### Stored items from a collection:

-------------------------

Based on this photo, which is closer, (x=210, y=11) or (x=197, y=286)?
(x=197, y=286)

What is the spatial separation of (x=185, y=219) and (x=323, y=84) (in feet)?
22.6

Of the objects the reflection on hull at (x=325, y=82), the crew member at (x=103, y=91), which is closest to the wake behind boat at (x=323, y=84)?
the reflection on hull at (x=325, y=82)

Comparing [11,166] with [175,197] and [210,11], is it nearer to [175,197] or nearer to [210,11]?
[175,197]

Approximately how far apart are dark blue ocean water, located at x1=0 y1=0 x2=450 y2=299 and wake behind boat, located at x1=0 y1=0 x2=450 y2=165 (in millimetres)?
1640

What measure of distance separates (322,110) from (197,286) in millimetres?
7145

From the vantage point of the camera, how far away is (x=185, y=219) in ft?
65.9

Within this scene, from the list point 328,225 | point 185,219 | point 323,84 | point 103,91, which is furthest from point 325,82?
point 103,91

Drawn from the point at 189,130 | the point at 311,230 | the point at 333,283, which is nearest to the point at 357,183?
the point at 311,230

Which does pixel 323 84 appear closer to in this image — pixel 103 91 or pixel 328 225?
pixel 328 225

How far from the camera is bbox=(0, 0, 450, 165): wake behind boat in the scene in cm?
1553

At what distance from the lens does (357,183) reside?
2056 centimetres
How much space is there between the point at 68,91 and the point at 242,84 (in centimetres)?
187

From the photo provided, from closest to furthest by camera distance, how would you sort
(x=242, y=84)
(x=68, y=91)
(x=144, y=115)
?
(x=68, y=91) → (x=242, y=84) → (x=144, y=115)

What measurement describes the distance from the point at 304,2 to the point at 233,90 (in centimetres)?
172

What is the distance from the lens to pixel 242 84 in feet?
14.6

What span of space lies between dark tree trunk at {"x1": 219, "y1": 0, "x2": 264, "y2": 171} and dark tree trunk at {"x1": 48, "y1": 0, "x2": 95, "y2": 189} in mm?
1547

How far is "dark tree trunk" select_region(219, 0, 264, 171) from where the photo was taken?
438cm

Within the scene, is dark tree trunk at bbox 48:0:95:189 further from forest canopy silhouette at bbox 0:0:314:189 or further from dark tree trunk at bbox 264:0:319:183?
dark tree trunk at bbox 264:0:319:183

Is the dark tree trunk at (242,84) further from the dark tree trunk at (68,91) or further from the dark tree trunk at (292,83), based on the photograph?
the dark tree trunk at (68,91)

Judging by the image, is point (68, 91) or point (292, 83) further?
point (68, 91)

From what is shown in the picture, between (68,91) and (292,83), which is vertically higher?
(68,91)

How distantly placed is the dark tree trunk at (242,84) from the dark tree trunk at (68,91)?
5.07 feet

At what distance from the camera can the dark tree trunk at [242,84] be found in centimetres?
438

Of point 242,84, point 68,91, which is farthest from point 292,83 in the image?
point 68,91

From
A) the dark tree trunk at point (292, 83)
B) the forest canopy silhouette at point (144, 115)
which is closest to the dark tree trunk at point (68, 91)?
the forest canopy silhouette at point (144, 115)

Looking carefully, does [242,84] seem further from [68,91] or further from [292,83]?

-------------------------

### EXERCISE:
Exactly reproduce every line found in the records.

### THE SOLUTION:
Based on this photo, which is closer, (x=210, y=11) or (x=197, y=286)?
(x=197, y=286)

What is the spatial separation of (x=185, y=219) and (x=323, y=84) (in feet)?
22.6

Of the objects the reflection on hull at (x=325, y=82), the crew member at (x=103, y=91), which is closest to the wake behind boat at (x=323, y=84)?
the reflection on hull at (x=325, y=82)

Comparing [11,166] with [175,197] and [210,11], is it nearer to [175,197] or nearer to [210,11]?
[175,197]

Approximately how far apart are dark blue ocean water, located at x1=0 y1=0 x2=450 y2=299 and wake behind boat, located at x1=0 y1=0 x2=450 y2=165 (in millimetres)?
1640

What measure of distance separates (322,110) from (197,286) in millimetres?
7145

From the vantage point of the camera, how far away is (x=185, y=219) in ft?
65.9

Within this scene, from the list point 328,225 | point 185,219 | point 323,84 | point 103,91, which is furthest from point 325,82?
point 103,91

Drawn from the point at 189,130 | the point at 311,230 | the point at 333,283, which is nearest to the point at 357,183?
the point at 311,230

Which does pixel 323 84 appear closer to in this image — pixel 103 91 or pixel 328 225?
pixel 328 225

How far from the camera is bbox=(0, 0, 450, 165): wake behind boat in the scene in cm?
1553

At what distance from the lens does (357,183) reside?
2056 centimetres
How much space is there between the point at 68,91 and the point at 242,84 (in centimetres)?
187

From the photo provided, from closest to furthest by camera distance, how would you sort
(x=242, y=84)
(x=68, y=91)
(x=144, y=115)
?
(x=68, y=91) → (x=242, y=84) → (x=144, y=115)

What measurement describes the distance from the point at 304,2 to the point at 233,90 (in centimetres)?
172

What is the distance from the lens to pixel 242 84 in feet?
14.6

What span of space lies between dark tree trunk at {"x1": 219, "y1": 0, "x2": 264, "y2": 171} and dark tree trunk at {"x1": 48, "y1": 0, "x2": 95, "y2": 189} in mm?
1547

How far is "dark tree trunk" select_region(219, 0, 264, 171) from where the photo was taken?
438cm

Within the scene, is dark tree trunk at bbox 48:0:95:189 further from forest canopy silhouette at bbox 0:0:314:189 or further from dark tree trunk at bbox 264:0:319:183?
dark tree trunk at bbox 264:0:319:183

Is the dark tree trunk at (242,84) further from the dark tree trunk at (68,91) or further from the dark tree trunk at (292,83), based on the photograph?
the dark tree trunk at (68,91)

Judging by the image, is point (68, 91) or point (292, 83) further?
point (68, 91)

From what is shown in the picture, between (68,91) and (292,83), which is vertically higher?
(68,91)

How distantly placed is the dark tree trunk at (242,84) from the dark tree trunk at (68,91)?
5.07 feet

At what distance from the camera can the dark tree trunk at [242,84] be found in centimetres?
438

Of point 242,84, point 68,91, which is farthest from point 292,83 in the image?
point 68,91

From
A) the dark tree trunk at point (292, 83)
B) the forest canopy silhouette at point (144, 115)
which is closest to the dark tree trunk at point (68, 91)?
the forest canopy silhouette at point (144, 115)

Looking carefully, does [242,84] seem further from [68,91] or further from [292,83]?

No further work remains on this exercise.